While the bankruptcy court considered only the first comparison -- the amount of the contribution to total unsecured claims -- it implicitly concluded that the 5.49% was not so de minimis as to fail the substantial contribution factor as a matter of law. Compare In re Woodbrook Assocs., 19 F.3d 312, 320 (7th Cir. 1994) ($100,000 contribution not substantial because it is only 3.8% of $2.6 million unsecured debt); In re Snyder, 967 F.2d 1126, 1132 (7th Cir. 1992) (" the disparity between the contribution and the unsecured debt, " at most $22,000 or 2.2% of approximately $1,000,000 unsecured claims, was " so extreme . . . there [was] no need to proceed any further . . . ."); and Travelers Ins. Co. v. Olson (In re Olson), 80 B.R. 935 (Bankr. C.D. Ill. 1987) ($5,000, or only 1.56% on the $320,000 due all unsecured creditors, held insubstantial), aff'd, 1989 WL 330439 (C.D. Ill. Feb.8, 1989), with State St. Bank and Trust Co. v. Elmwood, Inc. (In re Elmwood, Inc.), 182 B.R. 845, 853-54 (D. Nev. 1995) (affirming bankruptcy court's decision that $150,000 contribution which was less than 4% of unsecured debt was substantial in light of other factors).
Here, the 5.49% ratio is above those in the case law cited above, none of which is binding on the bankruptcy court or this Panel. We are thus not convinced that the bankruptcy court made an error in its determination that the contribution, when viewed as a percentage of the unsecured claims, was substantial. Furthermore, there is no indication that the parties or the court took into consideration that the equity holders were contributing real property. See Matters of Treasure Bay Corp., 212 B.R. 520 (Bankr. S.D.Miss. 1997) (Real property that equity holders proposed to contribute in return for interest in reorganized debtor qualified as " money or money's worth, " which could be counted in deciding whether equity holders' contribution was sufficient to permit application of the new value exception to the absolute priority rule). Given our deferential review standards, we uphold the bankruptcy court's conclusion that the requirements for the new value exception have been met.

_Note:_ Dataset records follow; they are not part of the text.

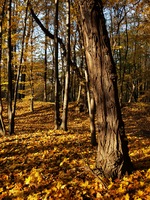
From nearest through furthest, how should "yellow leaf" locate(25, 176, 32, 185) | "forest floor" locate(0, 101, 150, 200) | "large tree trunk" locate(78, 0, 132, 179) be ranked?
1. "forest floor" locate(0, 101, 150, 200)
2. "large tree trunk" locate(78, 0, 132, 179)
3. "yellow leaf" locate(25, 176, 32, 185)

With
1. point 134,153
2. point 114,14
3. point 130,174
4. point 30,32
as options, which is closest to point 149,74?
point 114,14

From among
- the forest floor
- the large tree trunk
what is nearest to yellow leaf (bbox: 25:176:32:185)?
the forest floor

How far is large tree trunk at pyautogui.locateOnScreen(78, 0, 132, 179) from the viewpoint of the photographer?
3762mm

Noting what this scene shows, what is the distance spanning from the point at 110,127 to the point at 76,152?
2.51 metres

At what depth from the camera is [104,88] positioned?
151 inches

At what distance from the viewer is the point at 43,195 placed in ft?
11.8

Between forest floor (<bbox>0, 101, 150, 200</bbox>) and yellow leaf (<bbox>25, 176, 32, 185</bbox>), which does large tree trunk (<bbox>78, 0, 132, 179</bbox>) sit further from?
yellow leaf (<bbox>25, 176, 32, 185</bbox>)

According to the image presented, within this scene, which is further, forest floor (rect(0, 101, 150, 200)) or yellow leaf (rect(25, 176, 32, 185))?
yellow leaf (rect(25, 176, 32, 185))

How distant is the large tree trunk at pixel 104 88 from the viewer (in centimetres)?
376

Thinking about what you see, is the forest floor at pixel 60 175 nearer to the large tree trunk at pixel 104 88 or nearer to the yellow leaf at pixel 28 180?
the yellow leaf at pixel 28 180

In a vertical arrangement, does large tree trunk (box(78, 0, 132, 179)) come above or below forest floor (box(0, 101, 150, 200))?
above

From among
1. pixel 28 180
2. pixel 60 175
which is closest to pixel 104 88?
pixel 60 175

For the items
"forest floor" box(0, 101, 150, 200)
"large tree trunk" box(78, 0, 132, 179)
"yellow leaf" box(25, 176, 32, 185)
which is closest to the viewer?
"forest floor" box(0, 101, 150, 200)

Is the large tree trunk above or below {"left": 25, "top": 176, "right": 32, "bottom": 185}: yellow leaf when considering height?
above
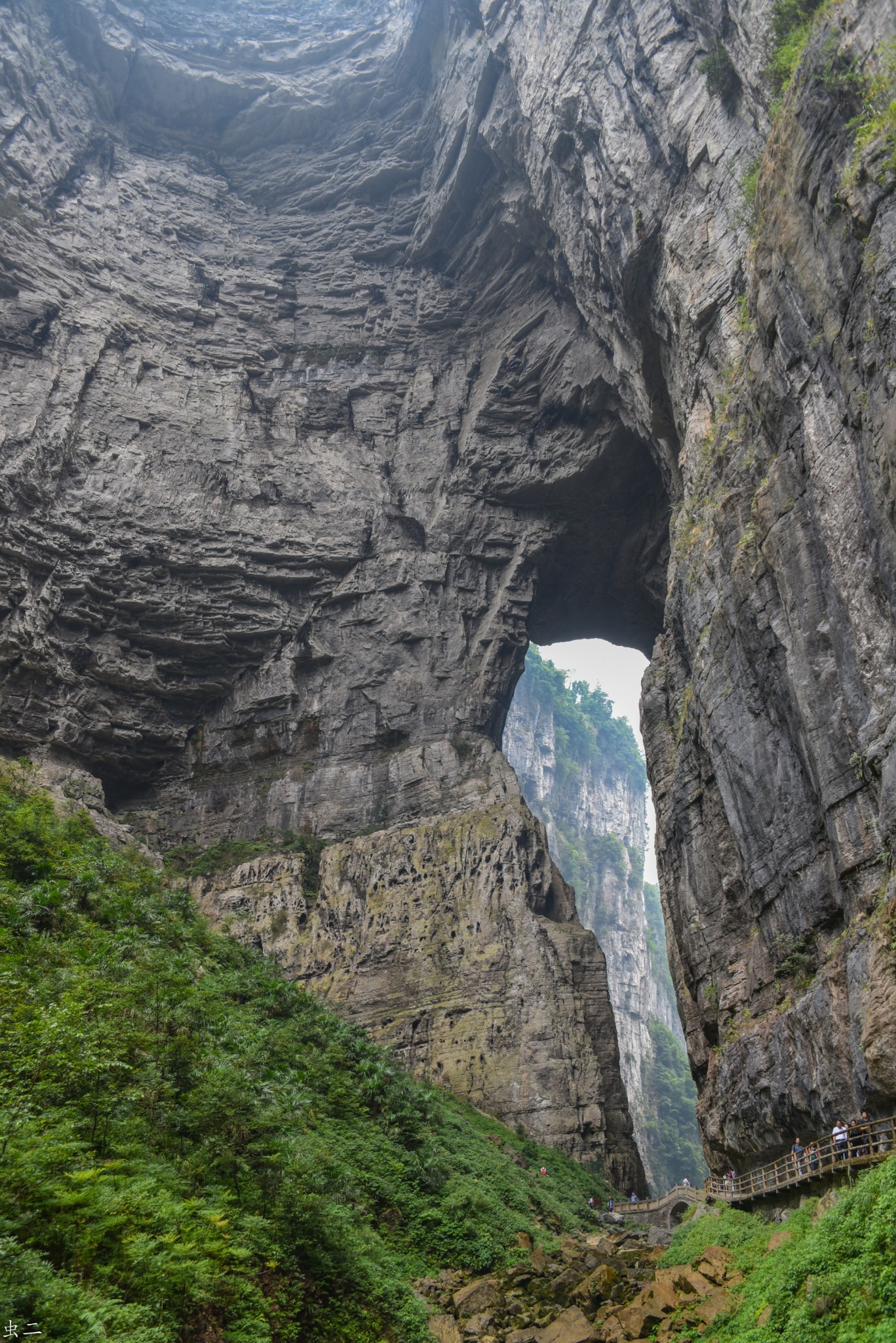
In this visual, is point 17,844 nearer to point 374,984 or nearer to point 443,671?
point 374,984

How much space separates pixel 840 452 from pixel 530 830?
58.2 feet

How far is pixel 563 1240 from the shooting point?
16.3 m

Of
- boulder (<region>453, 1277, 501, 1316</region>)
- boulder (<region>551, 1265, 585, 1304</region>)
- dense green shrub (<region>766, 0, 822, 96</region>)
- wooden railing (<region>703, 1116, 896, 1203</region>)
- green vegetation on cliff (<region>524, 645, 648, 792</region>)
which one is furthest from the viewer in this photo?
green vegetation on cliff (<region>524, 645, 648, 792</region>)

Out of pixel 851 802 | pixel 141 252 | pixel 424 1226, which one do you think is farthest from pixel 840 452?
pixel 141 252

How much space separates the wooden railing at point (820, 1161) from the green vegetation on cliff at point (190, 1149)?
380cm

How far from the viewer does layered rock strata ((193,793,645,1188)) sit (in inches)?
947

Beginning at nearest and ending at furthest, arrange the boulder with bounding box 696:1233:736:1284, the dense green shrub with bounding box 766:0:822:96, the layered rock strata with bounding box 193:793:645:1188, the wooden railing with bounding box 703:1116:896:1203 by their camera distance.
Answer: the wooden railing with bounding box 703:1116:896:1203
the boulder with bounding box 696:1233:736:1284
the dense green shrub with bounding box 766:0:822:96
the layered rock strata with bounding box 193:793:645:1188

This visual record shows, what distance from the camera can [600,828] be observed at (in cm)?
9256

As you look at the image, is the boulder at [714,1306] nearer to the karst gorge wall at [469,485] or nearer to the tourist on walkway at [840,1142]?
the tourist on walkway at [840,1142]

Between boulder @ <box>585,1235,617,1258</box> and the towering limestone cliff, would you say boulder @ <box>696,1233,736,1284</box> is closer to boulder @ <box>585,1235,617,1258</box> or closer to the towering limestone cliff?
boulder @ <box>585,1235,617,1258</box>

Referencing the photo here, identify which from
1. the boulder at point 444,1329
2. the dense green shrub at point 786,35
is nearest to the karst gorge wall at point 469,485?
the dense green shrub at point 786,35

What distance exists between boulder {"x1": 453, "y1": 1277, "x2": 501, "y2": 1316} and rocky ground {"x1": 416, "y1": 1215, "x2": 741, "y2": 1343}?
12 millimetres

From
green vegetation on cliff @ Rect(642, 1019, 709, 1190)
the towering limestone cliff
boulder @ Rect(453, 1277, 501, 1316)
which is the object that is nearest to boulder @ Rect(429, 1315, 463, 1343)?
boulder @ Rect(453, 1277, 501, 1316)

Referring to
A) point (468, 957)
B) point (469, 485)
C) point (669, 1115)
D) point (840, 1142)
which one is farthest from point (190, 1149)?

The bankruptcy court made no findings concerning Pineda's fraudulent transfer theory and there is no evidence in the record to support such a theory.
In sum, Pineda's arguments do not provide a basis for reversal of the confirmation order. For the reasons stated, we AFFIRM.
In light of our conclusion, we do not address the bankruptcy court's decision denying Pineda's motion to convert or dismiss.